I was constantly impressed by the quality of the presentation. Often times on an opening night, bands have apparent glitches and things to iron out. This was not the case for Simple Minds, the setlist and the band’s performance came off as if they were a band that had been on the road for months and they were totally comfortable with performing the setlist.
The band played on presenting the luminous Someone Somewhere in the Summertime which was as fresh as the first time I saw it performed back in 1985. Now as ever Jim Kerr beautifully conveyed all the wistful yearning represented in the song’s lyrics. Additionally, it was fantastic to see the stellar All the Things She Said in the setlist as it is another of my personal favourites. A show stopper for me was Dolphins, a track I was relatively unfamiliar with, I had known it was in the set list and I was somewhat indifferent about its inclusion. However, Mr Kerr changed my mind with the band’s arresting rendition and I hope it stays on the setlist throughout the tour. The juxtapositioning of that lesser known track with Simple Mind’s trademark song Don’t You ( Forget About Me) was almost neck snapping as a changeup but provided a jolt of electricity that brought the enthusiasm in the concert hall to fever pitch. It was nice to see the band come to peace with this song; as they had a love/ hate relationship with it at one point. It was exciting to see that Kerr and Co. have come to peace with the song and it is a pleasure to see them have fun playing the selection. As if to remind the concert goers that “Don’t You” does not define their legacy they continued on with New Gold Dream (81, 82, 83, 84) the title track from that 1982 classic. When unveiled the song almost topped the enthusiasm of the crowd for “Don’t You”. New Gold Dream brought the second set to a close.
The encore began with a reverent and inspired version of Book of Brilliant Things which was led off by Sarah Brown. The song built and built the drama until the final explosive ending.
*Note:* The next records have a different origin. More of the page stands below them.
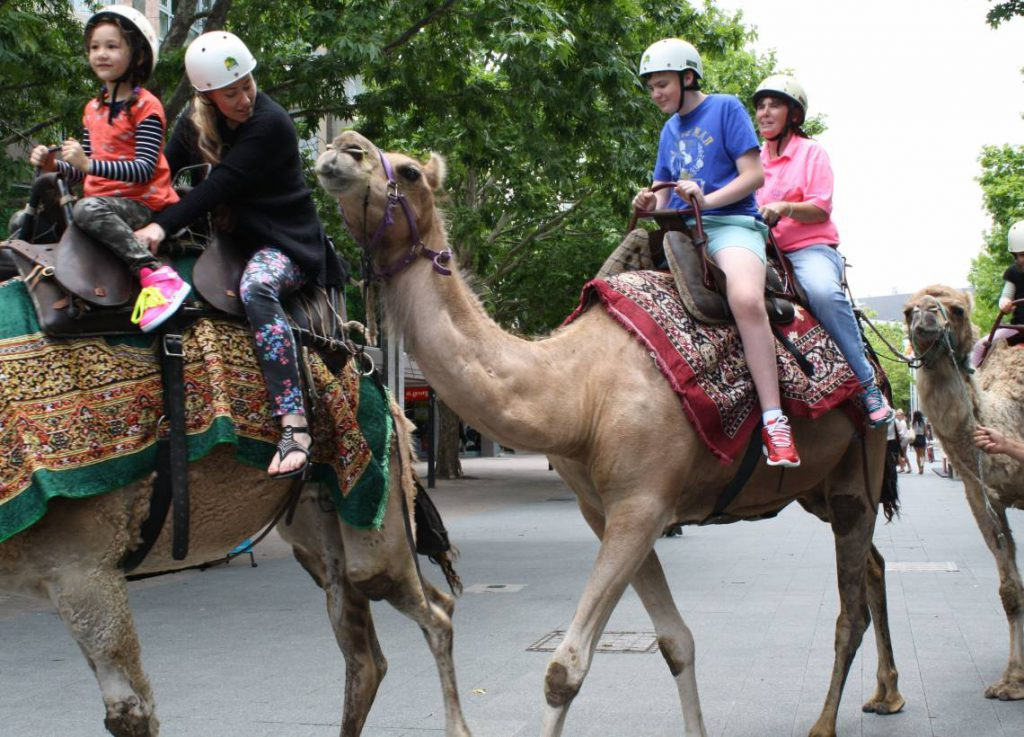camels christmas in the city
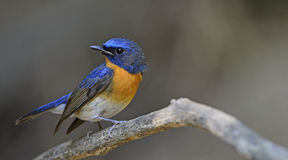Ptak, Błękitny ptak, Throated Flycatcher Cyornis rubeculoides Obrazy Royalty Free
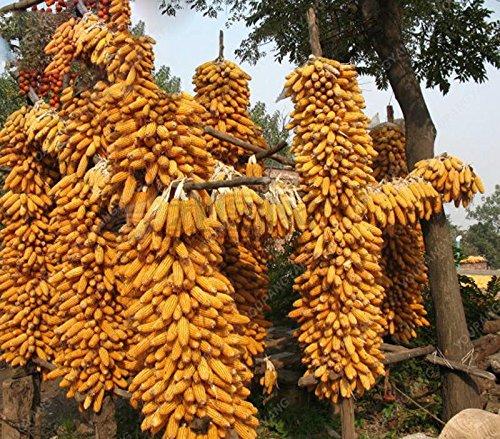 20 graines/pack semences de maïs cireux noir noir collant maïs semences de maïs cireux noir bonsaï végétale organique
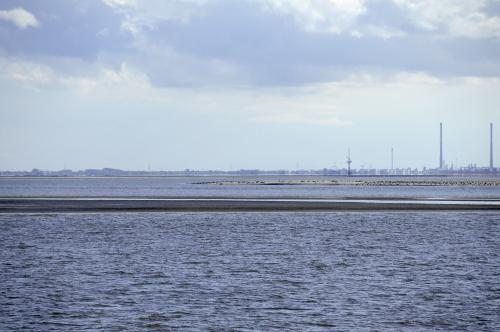 pierwszy raz w zyciu widzialam morski przyplyw i odplyw tam gdzie widac lad rano byla woda,morze a w powrotnej drodze z helgoland troszke sucho sie zrobilo:) ptaki mialy ucieche a foki mogly sie opalac jak widac /troszke/ #morze #polnocne #wyspa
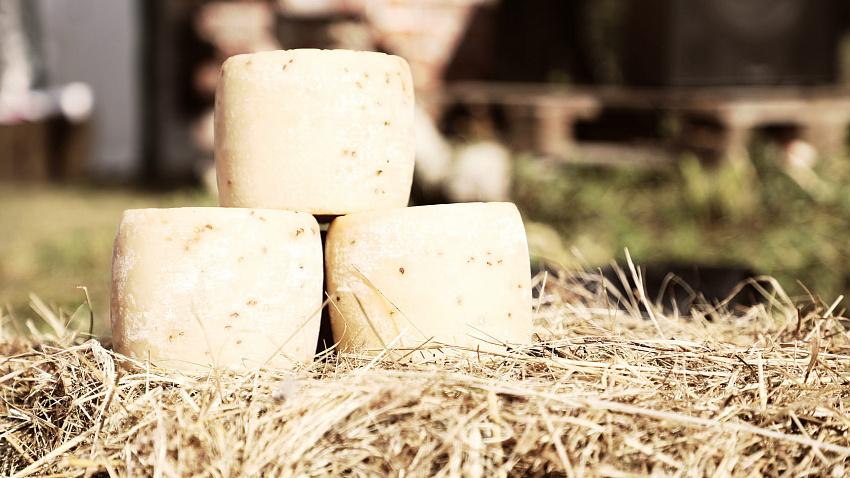 В Челябинской области создадут агротуристический центр с производством элитного сыра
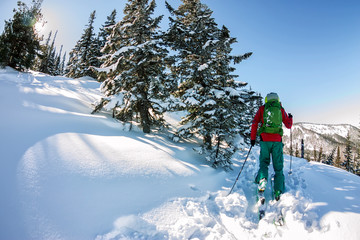 Male skier freeride skitur uphill in snow in winter forest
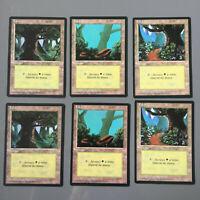 Lot 6 terrains forêt 3e FR BN fbb - Magic The Gathering MTG carte card - lands
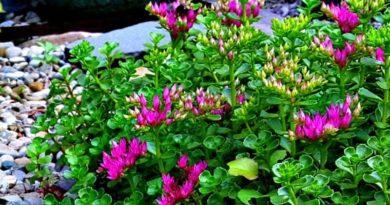 Sedum spurium-John Creech-The Hypertufa Gardener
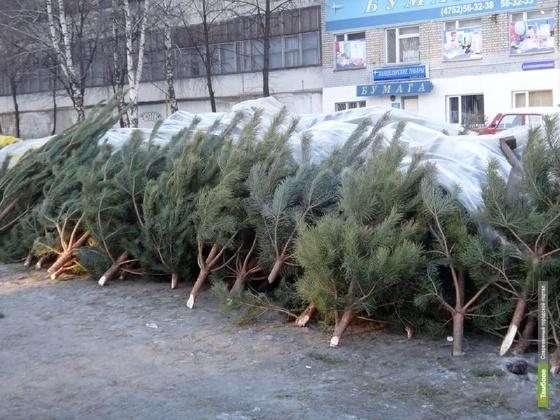 Новогодние елки тамбовчан после праздников пойдут на щепу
This segued into the corker Alive and Kicking from 1985’s heavyweight album Once Upon a Time. The song had the crowd on their feet emanating love back and forth between the floor and the stage. The last song placed the final exclamation mark on a spectacular night with another hit selection from Once Upon a Time, Sanctify Yourself. The band brought an ecstatic and fairly sweaty night to a close leaving a smile on every face.
For those who think the glory days of Simple Minds are over, I suggest you avail yourself of one of the band’s concerts. The experience can be best compared to entering an ersatz time machine where the band delivers the same punch they deliver every time they grace the stage. The new selections from the latest release fit perfectly with the classics. The resurgence of the band’s popularity certainly continues. Jim Kerr does not miss a beat and is a consummate frontman who insists that you join in his merriment if only for a space of two hours. Simple Minds live have always delivered the goods, providing uplift and ebullience in every performance, they never hold back and put it all on the stage. Some have belittled them for wearing their hearts on their sleeves but I wouldn’t want them any other way. Credit goes to Kerr and Burchill for their excellent touring member additions and the fantastically inspired setlist. I recommend wholeheartedly that if Simple Minds comes anywhere near where you live do not hesitate to catch them in the act of weaving their musical spell.